Mmm - one of my favourites - makes great blackcurrant tea in the middle of winter if you stir a couple of spoonsful into very hot water. Great labels too.

Charlotte said...

They look wonderful. I love jam making, my bunch of philistines don't eat it though. Would give it away but all jam eating friends make their own.

Frances said...

Wowee kazawee Gretel...what a splendid bit of jamming!

I've never ever tried making anything like that...and it's been a very, very long time since I encountered any berry or other fruit picking opportunities. Looks like great fun.

The label design is top notch, too!

What a team you all make. xo

Barbara Prime said...

Black-current jam or jelly is so delicious. Once every few years, I get a tiny jar from my grandma, and I try to make it last as long as possible.

I grow red-currants in my garden, and made currant and quince jelly this year. The quince made for a richer flavour and brighter colour, than with just the currants, so I might have to make it that way from now on. (Jelly is definitely more work than jam, but worth the effort if you don't care for big seeds)

Acornmoon said...

I bet Joe's jam is the prefect accompaniment to Gretels' scones. And of course you had to pick the perfect Blackcurrant font to make the label. x

Vintage Jane said...

I have never made jam ... it scares me slightly for some reason! Love your labels.
M x

BumbleVee said...

Oh, YUM! Send Joe round to my place next please.... I still find jam intimidating...and, yet...I bake bread....go figure.

I love the labels!

Lin said...

I have never made jam...but I like to eat it. :)

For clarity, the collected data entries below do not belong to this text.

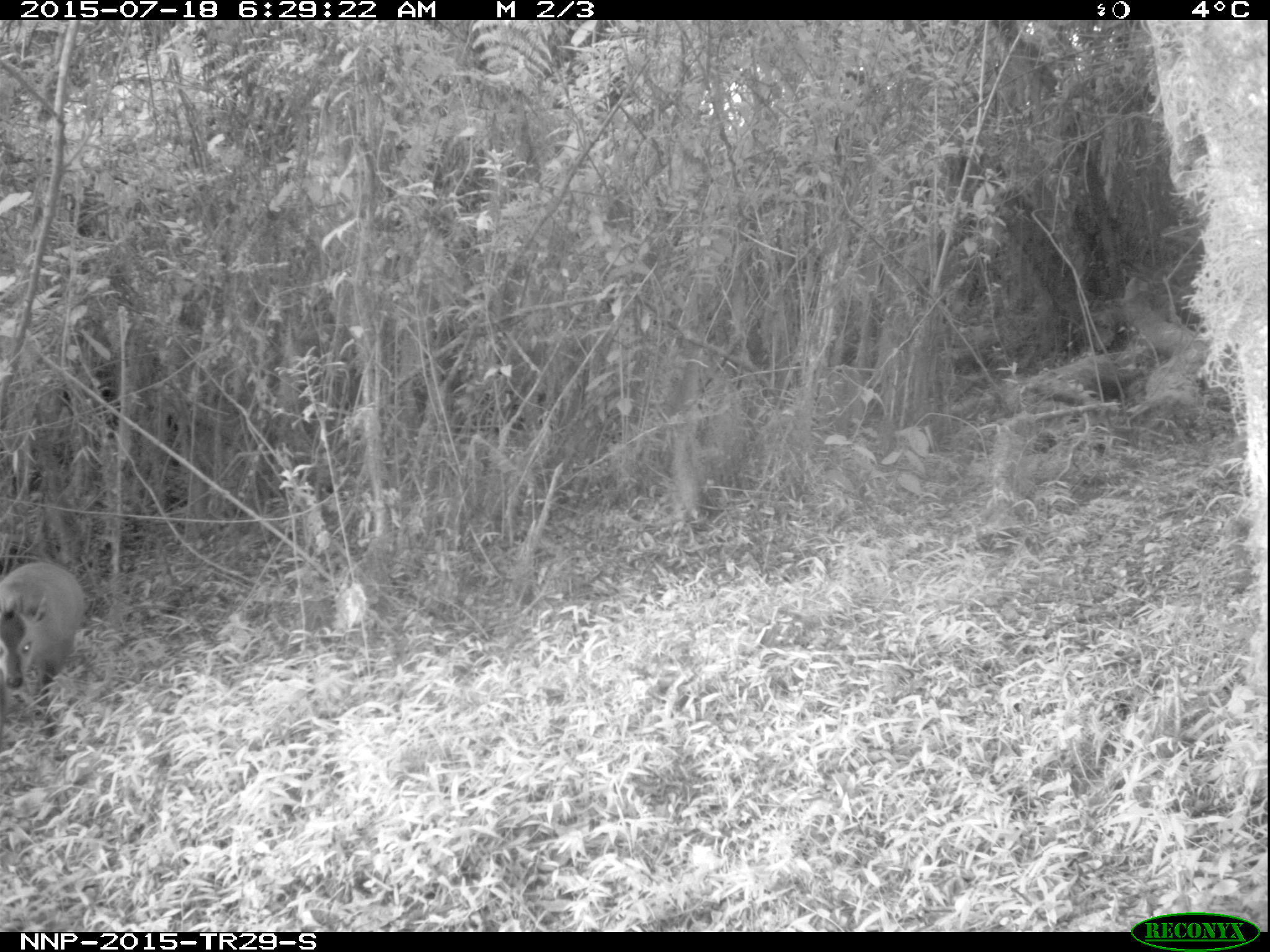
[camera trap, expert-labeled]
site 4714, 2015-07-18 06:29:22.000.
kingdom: Animalia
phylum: Chordata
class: Mammalia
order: Artiodactyla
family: Bovidae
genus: Cephalophus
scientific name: Cephalophus nigrifrons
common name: black-fronted duiker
Cephalophus nigrifrons (black-fronted duiker), count 1.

Your jars and labels are perfection.

Chyfey said...

And theres nothing better then homemade Jam

Jackie said...

I love black currants. When we had bushes in our previous garden I used to freeze them for pies, and if you shake the bag of frozen berries, the flower bits drop off as they rattle against each other. But you might not want to freeze them specifically for this purpose! I like the sound of Jean and Brian and glad you are enjoying the small things in life.